The humility on his face is noticeable, striking but not overbearing. Dressed with positivity, he walks the room generously giving a smile to everyone who passes by. Paul (not his real name) is one of our young adults who lives in Ella Yallah, our home for boys ranging from 13 – 18 and is one of our beneficiaries under the Independent Living Program (ILP).
Paul’s smile and eyes would be the first thing you would notice on him. What he lacks in words, he compensates through his gestures. He’s a kid, young adult to be exact, whose usual response to questions probing about his thoughts and feelings is “it’s okay.”
As a kid, he grew up in a small municipality located in the southern part of Rizal whose main industry is fishing. He was raised independently by his grandmother along with two other siblings and a cousin, who are also presently under our care. Her mother died after child birth and his father left when they were very young.

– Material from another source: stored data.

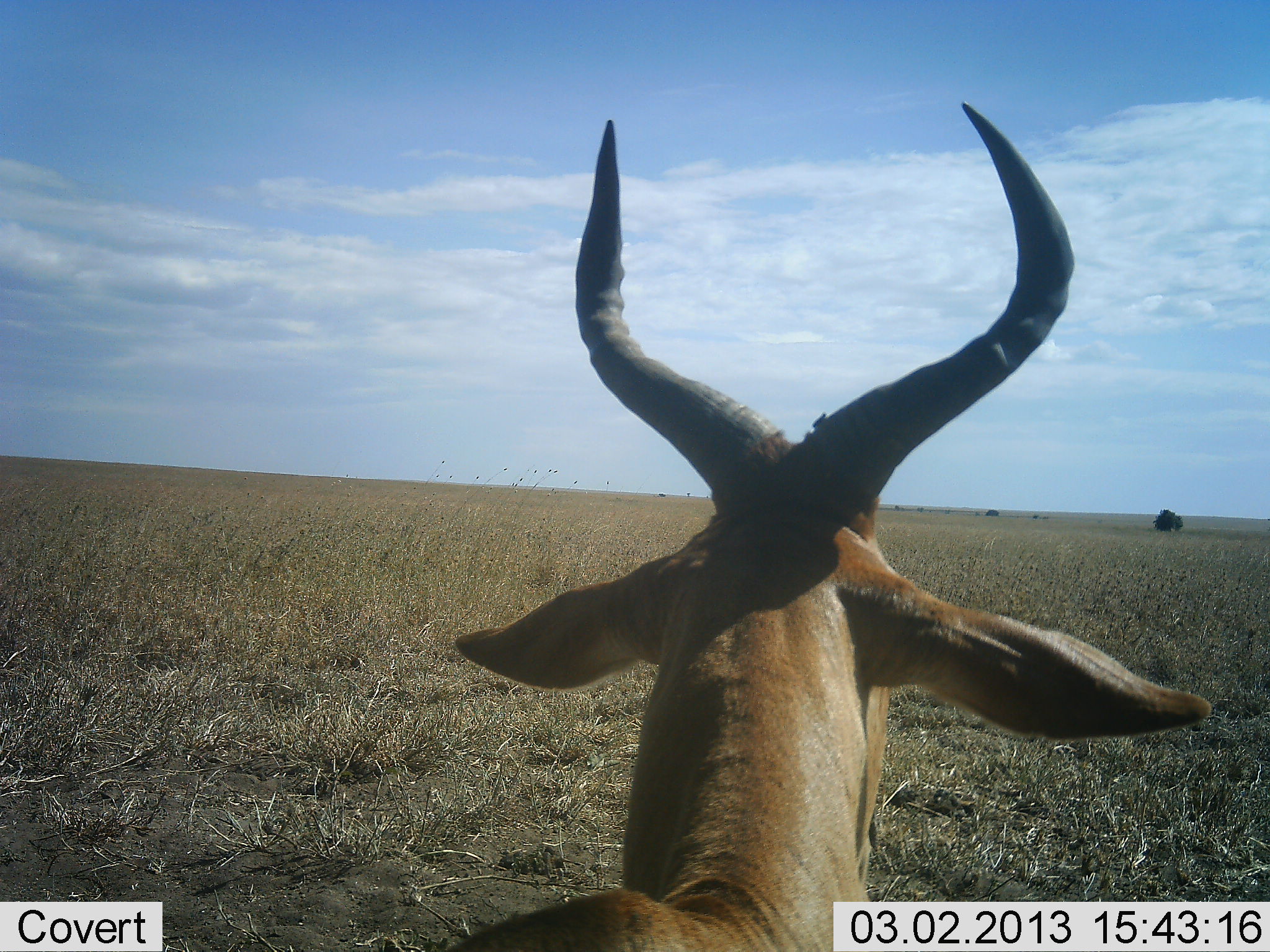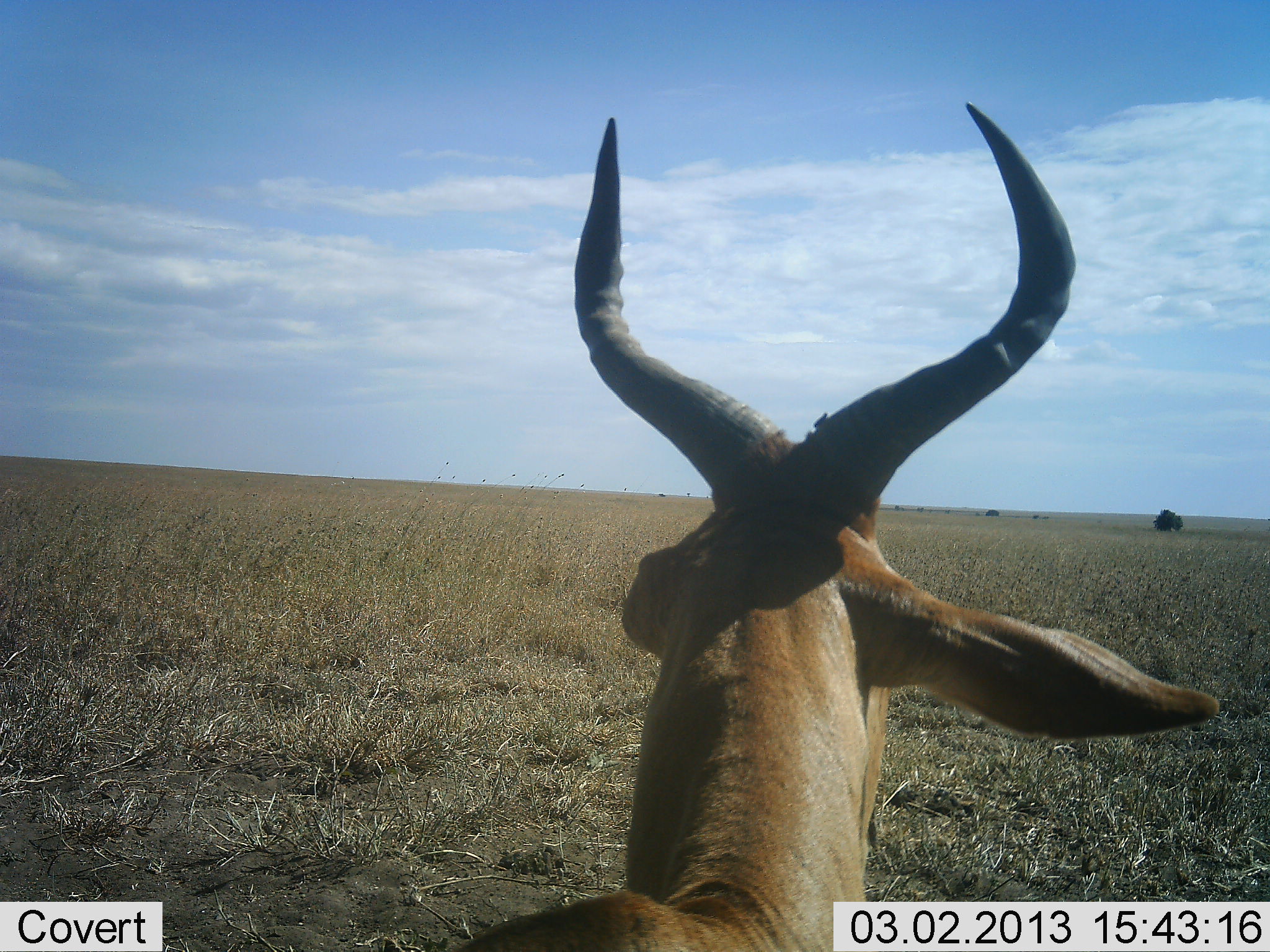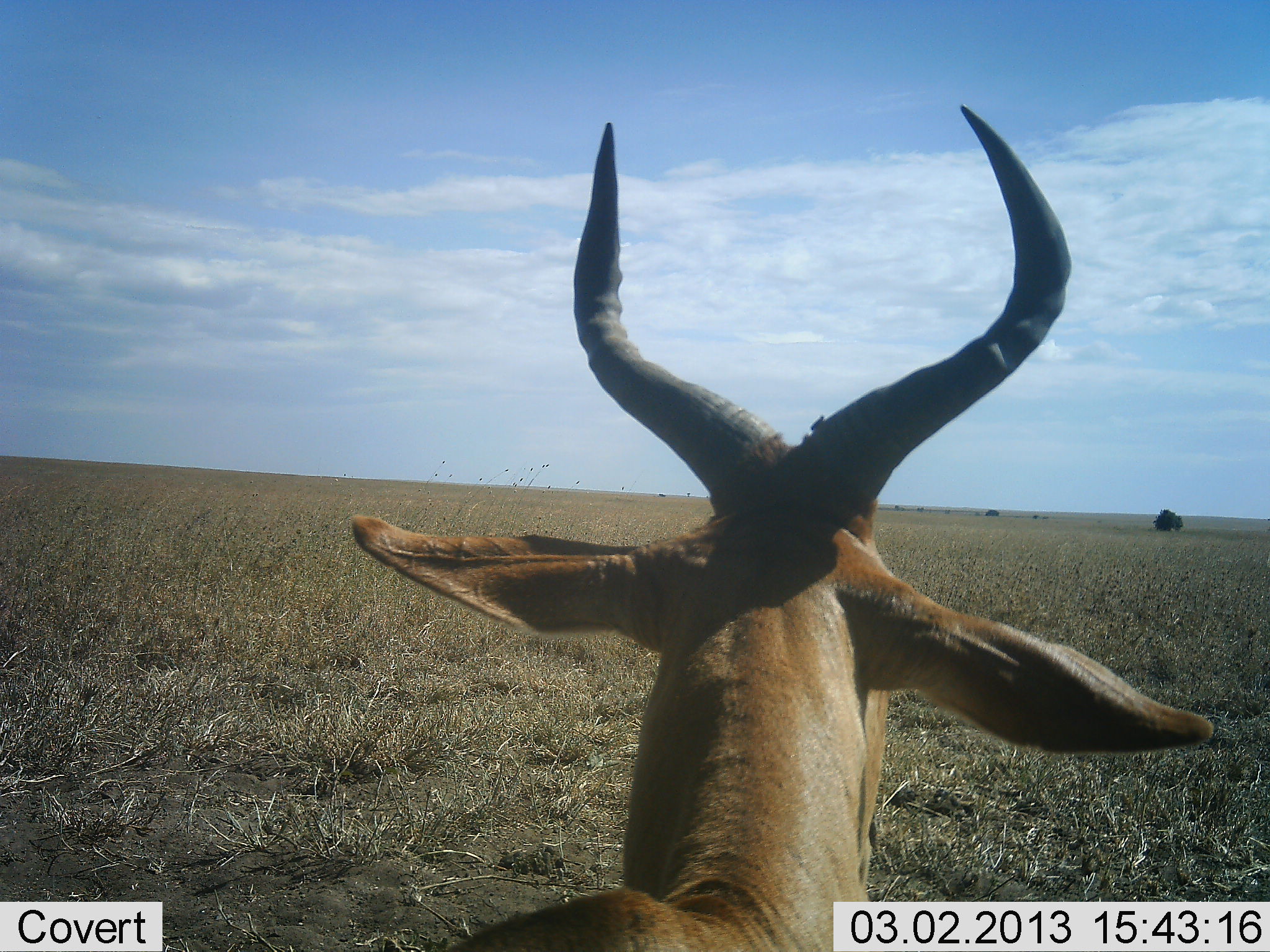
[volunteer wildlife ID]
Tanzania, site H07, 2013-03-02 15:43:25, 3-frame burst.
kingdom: Animalia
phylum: Chordata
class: Mammalia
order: Artiodactyla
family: Bovidae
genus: Alcelaphus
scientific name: Alcelaphus buselaphus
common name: hartebeest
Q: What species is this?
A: Hartebeest (Alcelaphus buselaphus).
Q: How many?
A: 1.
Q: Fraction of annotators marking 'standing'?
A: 65%.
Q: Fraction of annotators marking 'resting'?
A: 35%.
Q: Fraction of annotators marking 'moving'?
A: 0%.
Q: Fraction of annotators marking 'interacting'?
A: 0%.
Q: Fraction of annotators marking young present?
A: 0%.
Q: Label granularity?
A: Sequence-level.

With no one else to take care of them, Evelyn, their grandmother, took it upon herself to raise these three young boys serving as their mother and father. They lived in a small, improvised shanty house made from scrap wood and dilapidated materials that would often tear down during the monsoon season. She made a living out of the root crops that she planted on the lot they were squatting. Earning PHP 20 (twenty pesos a day), they knew it was never enough to completely provide for their family which drove the boys to beg for either money or food just to fend for themselves every single day.

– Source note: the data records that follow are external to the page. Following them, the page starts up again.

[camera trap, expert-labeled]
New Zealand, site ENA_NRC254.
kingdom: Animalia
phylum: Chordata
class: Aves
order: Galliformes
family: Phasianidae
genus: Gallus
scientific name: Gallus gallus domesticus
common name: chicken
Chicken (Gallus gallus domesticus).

Evelyn’s devotion was phenomenal but short-lived. Evelyn was dying. Due to complications of Tuberculosis, each day that passed by was harder and harder for her. She wanted to give her grandsons a better life and she knew that her declining health and unfortunate circumstance will not be able to do that. With the help of a concerned neighbor, she reached out to DSWD with hopes of giving her grandsons a better life.
Six years of transformation
Paul arrived at Virlanie when he was 12 years old. At his first week, he was already making friends with the other kids and the staff of Virlanie. He was shy and avoids eye contact but when given a task, he follows through. He is a person who knows what accountability and responsibility meant at a very young age. He was very different in his new environment—different from what the street brought out in him.
Now 18 years old, Paul has already received a vocational skill training from Technical Educational and Skills Development Authority (TESDA) – DOLE. He started working in a massage clinic on October 2015 and right now he just started his new job as a cashier for a convenience store. He is saving his hard-earned money in order to prepare himself for independent living.
When asked what was the best thing that happened to him under our care, he paused for two minutes and silence enveloped the room, then he said it was when he was able to access education and change his bad behaviors. He acknowledges that at some point, he has to go and live independently as it is for his own good, he said.
He says that his greatest memory here in Virlanie was when he was able to have parents with the guidance of Tatay Peter and Nanay Jocelyn. They were able to teach him life skills and guide him throughout his stay at Virlanie.
Paul understands that he wouldn’t be in his position right now if it weren’t for the help of his sponsors who helped him especially during the school season to provide for his school fees, allowance, school supplies, and even school essentials such as uniforms. It is with their help that he was able to understand the value of compassion and generosity in creating a ripple effect unto others and changing lives for the better.